Umrahmt von einer Geschichte voll witziger Momente erzählt „Gringos Locos“ allerlei Kurioses von den Marsupilami-, Lucky-Luke- und Jerry-Spring-Urhebern. So erfährt man, dass Morris bereits damals plante, seine Figur des „singenden Cowboys“ aufzugeben, und dass Franquin ähnliche Pläne mit „Spirou“ hatte. Und dass die Idee zu der Comic-Figur „Gaston“ in Mexiko geboren wurde.

In ihrem Heimatland ist die Reise der drei Zeichner ebenso legendär wie diese selbst. Die Comic-Umsetzung der Legende endete jedoch im Disput: Einige Nachfahren der Künstler zeigten sich empört. Nicht nur würden sie in den Figuren der zweibändigen Reihe, die zuerst in dem Magazin „Le Journal de Spirou“ erschien, ihre Verwandten nicht wiedererkennen – sie sähen sie darüber hinaus in ein schlechtes Licht gerückt.

Legendäres Trio: Jijé, Franquin und Morris bei der Arbeit in der Wüste.
Legendäres Trio: Jijé, Franquin und Morris bei der Arbeit in der Wüste.

© Carlsen

Yann und Schwartz zitieren als Vorwort des Bandes aus John Fords „Der Mann, der Liberty Valance erschoss“: „Wenn die Legende zur Tatsache geworden ist, dann druck die Legende.“ Vielleicht kann man dies sogar als Läuterung verstehen.
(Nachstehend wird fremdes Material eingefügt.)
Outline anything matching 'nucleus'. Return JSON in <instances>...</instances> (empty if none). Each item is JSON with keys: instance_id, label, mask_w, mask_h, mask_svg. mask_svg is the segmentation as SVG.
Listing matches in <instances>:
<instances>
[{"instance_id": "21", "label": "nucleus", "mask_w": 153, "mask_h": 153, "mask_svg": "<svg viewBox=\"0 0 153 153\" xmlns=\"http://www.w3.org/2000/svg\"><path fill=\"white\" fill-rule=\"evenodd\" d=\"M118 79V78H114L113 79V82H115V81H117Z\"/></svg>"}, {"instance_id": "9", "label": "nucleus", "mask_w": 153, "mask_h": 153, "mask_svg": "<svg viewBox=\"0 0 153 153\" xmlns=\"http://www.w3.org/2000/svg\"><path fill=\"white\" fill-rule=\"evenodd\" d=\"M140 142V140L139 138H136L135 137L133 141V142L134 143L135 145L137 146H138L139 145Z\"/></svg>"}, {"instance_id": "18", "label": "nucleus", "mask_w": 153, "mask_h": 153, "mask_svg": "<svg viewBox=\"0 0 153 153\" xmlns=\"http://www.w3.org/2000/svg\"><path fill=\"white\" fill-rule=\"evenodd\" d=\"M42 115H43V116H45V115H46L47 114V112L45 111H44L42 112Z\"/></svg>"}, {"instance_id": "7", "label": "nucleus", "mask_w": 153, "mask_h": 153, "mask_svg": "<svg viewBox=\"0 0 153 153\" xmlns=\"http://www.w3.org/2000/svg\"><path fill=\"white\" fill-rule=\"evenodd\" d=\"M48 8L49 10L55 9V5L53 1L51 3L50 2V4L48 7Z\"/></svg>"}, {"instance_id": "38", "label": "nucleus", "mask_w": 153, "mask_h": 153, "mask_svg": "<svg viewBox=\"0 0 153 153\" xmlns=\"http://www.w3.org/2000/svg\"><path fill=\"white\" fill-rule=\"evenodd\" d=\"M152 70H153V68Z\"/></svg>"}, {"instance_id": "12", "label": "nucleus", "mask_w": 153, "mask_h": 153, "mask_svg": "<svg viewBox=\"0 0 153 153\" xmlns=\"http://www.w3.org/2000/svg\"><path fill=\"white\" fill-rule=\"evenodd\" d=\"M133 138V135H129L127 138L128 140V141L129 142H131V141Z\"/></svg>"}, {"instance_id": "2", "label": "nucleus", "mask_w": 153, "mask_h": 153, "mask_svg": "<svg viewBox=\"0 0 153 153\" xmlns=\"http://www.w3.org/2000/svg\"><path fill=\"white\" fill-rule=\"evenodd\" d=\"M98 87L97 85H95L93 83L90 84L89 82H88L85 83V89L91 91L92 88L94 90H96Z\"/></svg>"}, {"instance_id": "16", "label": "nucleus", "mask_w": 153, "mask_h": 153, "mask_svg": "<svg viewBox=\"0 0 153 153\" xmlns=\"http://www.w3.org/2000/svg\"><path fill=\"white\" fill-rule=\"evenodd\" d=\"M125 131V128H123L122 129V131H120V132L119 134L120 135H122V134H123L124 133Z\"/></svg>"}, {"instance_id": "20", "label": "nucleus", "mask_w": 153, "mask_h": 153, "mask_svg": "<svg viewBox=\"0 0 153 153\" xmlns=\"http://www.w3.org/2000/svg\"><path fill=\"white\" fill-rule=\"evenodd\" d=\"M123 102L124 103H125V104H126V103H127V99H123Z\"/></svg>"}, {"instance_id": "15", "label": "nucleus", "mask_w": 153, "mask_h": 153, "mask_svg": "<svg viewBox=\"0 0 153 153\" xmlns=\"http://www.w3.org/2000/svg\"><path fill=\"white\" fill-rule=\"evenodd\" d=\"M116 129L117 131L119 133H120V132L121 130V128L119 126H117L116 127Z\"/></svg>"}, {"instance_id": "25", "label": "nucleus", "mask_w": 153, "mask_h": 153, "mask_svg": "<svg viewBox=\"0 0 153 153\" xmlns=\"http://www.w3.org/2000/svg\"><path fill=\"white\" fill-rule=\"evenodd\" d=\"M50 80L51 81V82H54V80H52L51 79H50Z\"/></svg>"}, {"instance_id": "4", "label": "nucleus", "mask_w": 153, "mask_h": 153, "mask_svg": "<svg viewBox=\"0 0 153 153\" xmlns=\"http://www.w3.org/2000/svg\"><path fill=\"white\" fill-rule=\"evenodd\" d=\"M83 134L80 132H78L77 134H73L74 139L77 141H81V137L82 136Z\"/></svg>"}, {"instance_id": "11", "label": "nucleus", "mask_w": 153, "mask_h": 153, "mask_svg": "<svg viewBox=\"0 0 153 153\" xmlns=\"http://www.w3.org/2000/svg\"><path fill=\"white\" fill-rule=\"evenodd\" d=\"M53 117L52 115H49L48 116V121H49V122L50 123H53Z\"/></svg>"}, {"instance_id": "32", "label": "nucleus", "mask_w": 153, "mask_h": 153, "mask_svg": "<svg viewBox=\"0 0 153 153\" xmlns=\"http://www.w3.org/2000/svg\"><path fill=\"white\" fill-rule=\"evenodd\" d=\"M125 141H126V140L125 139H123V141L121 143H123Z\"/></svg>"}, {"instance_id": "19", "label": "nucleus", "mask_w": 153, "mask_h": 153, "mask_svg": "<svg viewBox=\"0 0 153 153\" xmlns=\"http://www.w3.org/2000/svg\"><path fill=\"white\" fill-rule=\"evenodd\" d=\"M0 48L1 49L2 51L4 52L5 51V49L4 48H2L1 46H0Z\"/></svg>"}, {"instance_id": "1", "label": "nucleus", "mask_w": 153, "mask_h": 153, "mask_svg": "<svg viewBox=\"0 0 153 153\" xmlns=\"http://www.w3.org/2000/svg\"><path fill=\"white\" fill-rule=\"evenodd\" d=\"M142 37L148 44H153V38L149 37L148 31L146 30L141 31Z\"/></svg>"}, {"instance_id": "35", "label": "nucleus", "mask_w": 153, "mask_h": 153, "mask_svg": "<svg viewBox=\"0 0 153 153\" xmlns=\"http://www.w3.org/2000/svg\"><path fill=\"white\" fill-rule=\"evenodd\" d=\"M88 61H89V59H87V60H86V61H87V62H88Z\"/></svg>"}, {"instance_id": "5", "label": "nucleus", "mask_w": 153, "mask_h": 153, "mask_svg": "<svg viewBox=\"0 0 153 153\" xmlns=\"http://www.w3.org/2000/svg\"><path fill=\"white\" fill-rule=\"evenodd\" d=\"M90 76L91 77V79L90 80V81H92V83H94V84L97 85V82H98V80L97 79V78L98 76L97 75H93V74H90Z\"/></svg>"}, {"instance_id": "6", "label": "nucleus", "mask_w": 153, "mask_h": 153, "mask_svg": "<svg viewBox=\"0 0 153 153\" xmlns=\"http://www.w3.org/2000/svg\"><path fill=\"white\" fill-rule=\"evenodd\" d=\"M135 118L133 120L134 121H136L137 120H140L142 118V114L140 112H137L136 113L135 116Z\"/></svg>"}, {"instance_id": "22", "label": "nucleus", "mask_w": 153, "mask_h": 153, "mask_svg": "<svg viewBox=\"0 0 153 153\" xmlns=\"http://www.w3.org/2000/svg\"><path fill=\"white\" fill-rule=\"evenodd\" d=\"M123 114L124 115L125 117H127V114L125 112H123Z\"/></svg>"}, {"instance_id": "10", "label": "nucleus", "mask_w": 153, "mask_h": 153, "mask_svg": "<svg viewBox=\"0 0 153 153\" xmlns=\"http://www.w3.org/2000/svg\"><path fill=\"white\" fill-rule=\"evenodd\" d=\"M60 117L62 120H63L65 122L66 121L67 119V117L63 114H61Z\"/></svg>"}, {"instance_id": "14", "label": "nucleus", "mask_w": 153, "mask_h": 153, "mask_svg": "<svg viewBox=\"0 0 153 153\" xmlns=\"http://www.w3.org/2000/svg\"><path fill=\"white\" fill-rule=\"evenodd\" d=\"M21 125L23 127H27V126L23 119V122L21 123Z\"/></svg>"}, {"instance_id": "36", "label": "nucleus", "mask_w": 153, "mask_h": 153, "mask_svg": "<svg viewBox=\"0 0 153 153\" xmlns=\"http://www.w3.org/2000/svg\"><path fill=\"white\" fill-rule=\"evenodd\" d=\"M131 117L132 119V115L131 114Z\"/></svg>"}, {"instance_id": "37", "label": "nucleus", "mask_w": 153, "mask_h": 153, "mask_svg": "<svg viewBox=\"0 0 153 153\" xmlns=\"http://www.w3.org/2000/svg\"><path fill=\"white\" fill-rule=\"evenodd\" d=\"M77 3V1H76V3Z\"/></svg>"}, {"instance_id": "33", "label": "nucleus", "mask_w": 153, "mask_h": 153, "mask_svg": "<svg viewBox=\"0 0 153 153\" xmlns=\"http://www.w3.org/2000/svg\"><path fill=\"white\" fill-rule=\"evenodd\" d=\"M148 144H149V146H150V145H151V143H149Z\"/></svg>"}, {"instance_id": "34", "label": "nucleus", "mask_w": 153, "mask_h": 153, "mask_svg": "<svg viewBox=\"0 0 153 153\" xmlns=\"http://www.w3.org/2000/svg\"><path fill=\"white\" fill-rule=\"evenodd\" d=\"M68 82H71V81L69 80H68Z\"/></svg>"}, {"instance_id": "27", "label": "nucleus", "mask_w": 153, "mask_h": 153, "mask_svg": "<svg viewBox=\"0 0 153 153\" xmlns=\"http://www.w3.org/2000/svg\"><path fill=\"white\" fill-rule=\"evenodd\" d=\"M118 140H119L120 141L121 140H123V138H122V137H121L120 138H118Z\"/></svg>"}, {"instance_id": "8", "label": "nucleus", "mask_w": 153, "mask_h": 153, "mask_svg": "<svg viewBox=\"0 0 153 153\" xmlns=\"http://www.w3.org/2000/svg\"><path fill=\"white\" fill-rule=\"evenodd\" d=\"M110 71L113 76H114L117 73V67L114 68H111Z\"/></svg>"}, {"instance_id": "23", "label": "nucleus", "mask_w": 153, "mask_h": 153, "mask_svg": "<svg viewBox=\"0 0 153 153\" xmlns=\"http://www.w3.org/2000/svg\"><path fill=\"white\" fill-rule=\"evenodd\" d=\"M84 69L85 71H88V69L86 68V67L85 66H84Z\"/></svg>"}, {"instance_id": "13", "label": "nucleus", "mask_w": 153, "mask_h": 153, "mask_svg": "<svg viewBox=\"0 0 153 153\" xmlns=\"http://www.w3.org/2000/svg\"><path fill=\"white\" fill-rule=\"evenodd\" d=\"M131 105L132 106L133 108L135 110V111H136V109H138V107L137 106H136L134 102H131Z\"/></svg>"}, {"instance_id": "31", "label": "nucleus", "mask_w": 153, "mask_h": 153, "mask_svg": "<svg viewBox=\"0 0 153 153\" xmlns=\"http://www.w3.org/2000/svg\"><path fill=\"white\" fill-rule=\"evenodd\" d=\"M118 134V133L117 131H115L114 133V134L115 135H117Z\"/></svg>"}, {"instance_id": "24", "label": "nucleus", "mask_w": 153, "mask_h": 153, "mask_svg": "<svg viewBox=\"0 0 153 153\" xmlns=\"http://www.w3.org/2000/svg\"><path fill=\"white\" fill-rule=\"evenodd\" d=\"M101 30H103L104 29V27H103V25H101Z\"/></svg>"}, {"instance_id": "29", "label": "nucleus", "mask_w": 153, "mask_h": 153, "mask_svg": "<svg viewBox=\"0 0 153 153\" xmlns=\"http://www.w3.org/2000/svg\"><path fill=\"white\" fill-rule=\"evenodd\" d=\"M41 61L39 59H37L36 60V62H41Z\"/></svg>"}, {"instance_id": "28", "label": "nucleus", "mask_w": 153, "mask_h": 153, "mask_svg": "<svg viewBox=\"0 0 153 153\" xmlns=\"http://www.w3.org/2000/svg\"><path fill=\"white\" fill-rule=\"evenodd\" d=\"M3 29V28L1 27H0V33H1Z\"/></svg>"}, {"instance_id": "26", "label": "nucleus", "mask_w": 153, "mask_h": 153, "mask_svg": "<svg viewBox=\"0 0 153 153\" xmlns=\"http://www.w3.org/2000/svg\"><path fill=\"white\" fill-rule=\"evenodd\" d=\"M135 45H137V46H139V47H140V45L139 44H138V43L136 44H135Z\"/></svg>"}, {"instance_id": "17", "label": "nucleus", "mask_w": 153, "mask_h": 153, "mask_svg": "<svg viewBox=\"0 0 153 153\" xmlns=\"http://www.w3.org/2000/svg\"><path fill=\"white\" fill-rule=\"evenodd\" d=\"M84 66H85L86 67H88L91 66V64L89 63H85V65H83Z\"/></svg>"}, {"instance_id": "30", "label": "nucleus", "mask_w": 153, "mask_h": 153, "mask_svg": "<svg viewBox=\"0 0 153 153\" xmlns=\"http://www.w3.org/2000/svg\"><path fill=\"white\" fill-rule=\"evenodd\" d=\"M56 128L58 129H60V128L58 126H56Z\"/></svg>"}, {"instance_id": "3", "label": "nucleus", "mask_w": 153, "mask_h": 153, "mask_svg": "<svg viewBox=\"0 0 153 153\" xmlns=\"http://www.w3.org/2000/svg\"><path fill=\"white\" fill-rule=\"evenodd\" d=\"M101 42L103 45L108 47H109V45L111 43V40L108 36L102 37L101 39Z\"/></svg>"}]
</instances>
Wie dem auch sei – hierzulande dürfte „Gringos Locos“ nicht so viel Aufsehen erregen. Denn abgesehen davon, dass die Herren Jijé, Morris und Franquin in Deutschland bei weitem nicht die Prominenz genießen, die sie in ihrer Heimat erfahren, fehlt der Auswanderer-Spätwestern-Klamotte die nötige Substanz, um längerfristigen Ruhm zu erlangen. Das Album ist zwar witzig und kurzweilig, und auch die Figuren sind mit genug Potential ausgestattet, um noch den nächsten Band tragen zu können. Aber epochemachend – wie eben seine Protagonisten – ist „Gringos Locos“ nicht. Das kann man bereits nach dem ersten Band sagen.

Olivier Schwartz / Yann: Gringos Locos Band 1, aus dem Französischen von Marcel Le Comte, Carlsen, 64 Seiten, 12 Euro.